After a few years of escaping thousands of phrases about our excellent Tiger we want to change the representation to Zebra. Now, as I said, the characters with special meaning in Zebra are x,y and z. Lets precise it - x will kill an elephant, y will kill a guiraffe and z will kill all dinosauruses. Now, changed to Zebra we'll try to print the message. We will start with "Tiger is \awesome \and e..." which is already damaged with some weird slashes and after that - an elephant is dead! Poor elephant! (Apparently some years ago somebody forgot to escape z.)

I thing this practice is really simple and clear and I absolutely don't get this:
"...at least using better HTML markup practices (i.e. double quotes)"
It's like saying "using z in Zebra is not a good practice so we don't need to escape it". (But the dinos are still dead.)

To sum it up, I understand it's just your choice not to protect against XSS automatically. My choice is not to use ZF then.

Padraic Brady:

>To sum it up, I understand it's just your choice not to
>protect against XSS automatically.

It's the same choice that is persistent across most major PHP frameworks, and PHP itself. Since I've already stated I filter the data before it reaches the framework's escaping mechanism, you could try not putting silly words in my mouth. Try a modest bit of common sense - when you escape data, you are filtering it. I just apply a few more filters that are better suited to the context. It doesn't alter the data until it's persistently stored and even then the whole point of escaping is not to lose the information being presented. Let me finish with another quote from me:

"The problem here is a simple disconnect. You can paint htmlspecialchars() as a saviour and protector against XSS, but that's ridiculous as we both already know. In PHP, it's merely useful for a limited range of XSS values that is completely coincidental to htmlspecialchars() actual purpose (which has zero to do with XSS). The problem is that if people believe it really is a perfect XSS blocker...then there's a serious education problem there."

**Given request A:** Pull out every line of the records that contains the string "located". Case counts.
The text and the records are separate material that do not refer to each other.

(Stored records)
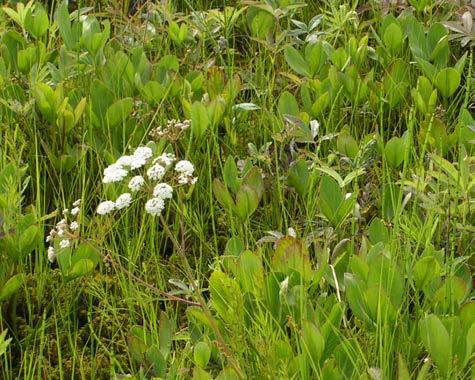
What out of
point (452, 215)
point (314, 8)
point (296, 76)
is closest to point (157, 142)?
point (296, 76)

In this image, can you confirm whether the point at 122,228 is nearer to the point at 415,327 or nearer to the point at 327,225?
the point at 327,225

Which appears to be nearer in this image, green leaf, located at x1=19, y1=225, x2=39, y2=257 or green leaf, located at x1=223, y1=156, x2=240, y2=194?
green leaf, located at x1=19, y1=225, x2=39, y2=257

**Given request B:**
Answer these questions on the exchange about escaping:
(i) In the Zebra comparison, what will x kill?
(ii) What does the first writer say their own choice is?
(iii) What does Padraic Brady say he does to the data before it reaches the framework's escaping mechanism?

**Task response A:**
Which appears to be nearer in this image, green leaf, located at x1=19, y1=225, x2=39, y2=257 or green leaf, located at x1=223, y1=156, x2=240, y2=194?
green leaf, located at x1=19, y1=225, x2=39, y2=257

**Task response B:**
(i) An elephant.
(ii) Not to use ZF.
(iii) He filters it.